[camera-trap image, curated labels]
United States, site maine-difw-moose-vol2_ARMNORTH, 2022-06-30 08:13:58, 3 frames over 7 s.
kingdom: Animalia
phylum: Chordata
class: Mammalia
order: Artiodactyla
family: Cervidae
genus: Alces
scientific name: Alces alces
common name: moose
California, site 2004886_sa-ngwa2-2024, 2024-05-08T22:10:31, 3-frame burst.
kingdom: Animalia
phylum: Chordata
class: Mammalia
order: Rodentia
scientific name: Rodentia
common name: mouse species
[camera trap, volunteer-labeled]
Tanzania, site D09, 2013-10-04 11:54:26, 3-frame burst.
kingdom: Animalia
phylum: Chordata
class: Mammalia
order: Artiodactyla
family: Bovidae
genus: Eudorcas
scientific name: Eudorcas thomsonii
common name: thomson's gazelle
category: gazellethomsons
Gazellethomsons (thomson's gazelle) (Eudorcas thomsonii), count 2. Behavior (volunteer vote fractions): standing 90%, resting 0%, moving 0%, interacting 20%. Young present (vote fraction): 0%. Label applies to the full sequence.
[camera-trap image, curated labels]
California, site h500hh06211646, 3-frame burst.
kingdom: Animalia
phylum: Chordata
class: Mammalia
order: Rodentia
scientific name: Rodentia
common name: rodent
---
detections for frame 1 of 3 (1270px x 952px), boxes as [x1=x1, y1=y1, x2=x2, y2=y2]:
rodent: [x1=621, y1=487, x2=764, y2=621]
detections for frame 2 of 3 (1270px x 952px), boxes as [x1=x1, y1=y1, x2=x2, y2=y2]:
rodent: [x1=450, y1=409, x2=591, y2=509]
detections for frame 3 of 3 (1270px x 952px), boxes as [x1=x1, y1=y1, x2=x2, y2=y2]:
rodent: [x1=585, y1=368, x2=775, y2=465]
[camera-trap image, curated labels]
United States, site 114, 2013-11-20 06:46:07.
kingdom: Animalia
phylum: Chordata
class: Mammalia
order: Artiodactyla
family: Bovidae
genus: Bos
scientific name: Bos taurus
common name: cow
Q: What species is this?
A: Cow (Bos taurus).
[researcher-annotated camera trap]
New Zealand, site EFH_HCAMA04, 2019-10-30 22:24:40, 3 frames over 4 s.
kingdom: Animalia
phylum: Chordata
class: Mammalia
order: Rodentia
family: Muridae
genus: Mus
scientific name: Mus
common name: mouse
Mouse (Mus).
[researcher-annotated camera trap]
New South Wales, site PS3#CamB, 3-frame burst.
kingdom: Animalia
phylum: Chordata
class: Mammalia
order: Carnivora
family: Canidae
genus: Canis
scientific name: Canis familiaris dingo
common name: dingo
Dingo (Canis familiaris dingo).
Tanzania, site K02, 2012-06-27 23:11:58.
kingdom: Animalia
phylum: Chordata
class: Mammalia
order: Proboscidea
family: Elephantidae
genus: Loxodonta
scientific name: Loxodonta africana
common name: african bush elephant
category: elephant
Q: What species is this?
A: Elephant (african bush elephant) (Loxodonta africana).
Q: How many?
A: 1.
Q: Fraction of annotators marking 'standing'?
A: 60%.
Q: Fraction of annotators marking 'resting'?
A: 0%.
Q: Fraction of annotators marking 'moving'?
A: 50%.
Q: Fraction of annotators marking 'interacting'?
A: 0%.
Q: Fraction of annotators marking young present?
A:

- - - -

Return every line of the material word for word.

▶ _EXERCISE OUTPUT_:
[camera-trap image, curated labels]
United States, site maine-difw-moose-vol2_ARMNORTH, 2022-06-30 08:13:58, 3 frames over 7 s.
kingdom: Animalia
phylum: Chordata
class: Mammalia
order: Artiodactyla
family: Cervidae
genus: Alces
scientific name: Alces alces
common name: moose
California, site 2004886_sa-ngwa2-2024, 2024-05-08T22:10:31, 3-frame burst.
kingdom: Animalia
phylum: Chordata
class: Mammalia
order: Rodentia
scientific name: Rodentia
common name: mouse species
[camera trap, volunteer-labeled]
Tanzania, site D09, 2013-10-04 11:54:26, 3-frame burst.
kingdom: Animalia
phylum: Chordata
class: Mammalia
order: Artiodactyla
family: Bovidae
genus: Eudorcas
scientific name: Eudorcas thomsonii
common name: thomson's gazelle
category: gazellethomsons
Gazellethomsons (thomson's gazelle) (Eudorcas thomsonii), count 2. Behavior (volunteer vote fractions): standing 90%, resting 0%, moving 0%, interacting 20%. Young present (vote fraction): 0%. Label applies to the full sequence.
[camera-trap image, curated labels]
California, site h500hh06211646, 3-frame burst.
kingdom: Animalia
phylum: Chordata
class: Mammalia
order: Rodentia
scientific name: Rodentia
common name: rodent
---
detections for frame 1 of 3 (1270px x 952px), boxes as [x1=x1, y1=y1, x2=x2, y2=y2]:
rodent: [x1=621, y1=487, x2=764, y2=621]
detections for frame 2 of 3 (1270px x 952px), boxes as [x1=x1, y1=y1, x2=x2, y2=y2]:
rodent: [x1=450, y1=409, x2=591, y2=509]
detections for frame 3 of 3 (1270px x 952px), boxes as [x1=x1, y1=y1, x2=x2, y2=y2]:
rodent: [x1=585, y1=368, x2=775, y2=465]
[camera-trap image, curated labels]
United States, site 114, 2013-11-20 06:46:07.
kingdom: Animalia
phylum: Chordata
class: Mammalia
order: Artiodactyla
family: Bovidae
genus: Bos
scientific name: Bos taurus
common name: cow
Q: What species is this?
A: Cow (Bos taurus).
[researcher-annotated camera trap]
New Zealand, site EFH_HCAMA04, 2019-10-30 22:24:40, 3 frames over 4 s.
kingdom: Animalia
phylum: Chordata
class: Mammalia
order: Rodentia
family: Muridae
genus: Mus
scientific name: Mus
common name: mouse
Mouse (Mus).
[researcher-annotated camera trap]
New South Wales, site PS3#CamB, 3-frame burst.
kingdom: Animalia
phylum: Chordata
class: Mammalia
order: Carnivora
family: Canidae
genus: Canis
scientific name: Canis familiaris dingo
common name: dingo
Dingo (Canis familiaris dingo).
Tanzania, site K02, 2012-06-27 23:11:58.
kingdom: Animalia
phylum: Chordata
class: Mammalia
order: Proboscidea
family: Elephantidae
genus: Loxodonta
scientific name: Loxodonta africana
common name: african bush elephant
category: elephant
Q: What species is this?
A: Elephant (african bush elephant) (Loxodonta africana).
Q: How many?
A: 1.
Q: Fraction of annotators marking 'standing'?
A: 60%.
Q: Fraction of annotators marking 'resting'?
A: 0%.
Q: Fraction of annotators marking 'moving'?
A: 50%.
Q: Fraction of annotators marking 'interacting'?
A: 0%.
Q: Fraction of annotators marking young present?
A:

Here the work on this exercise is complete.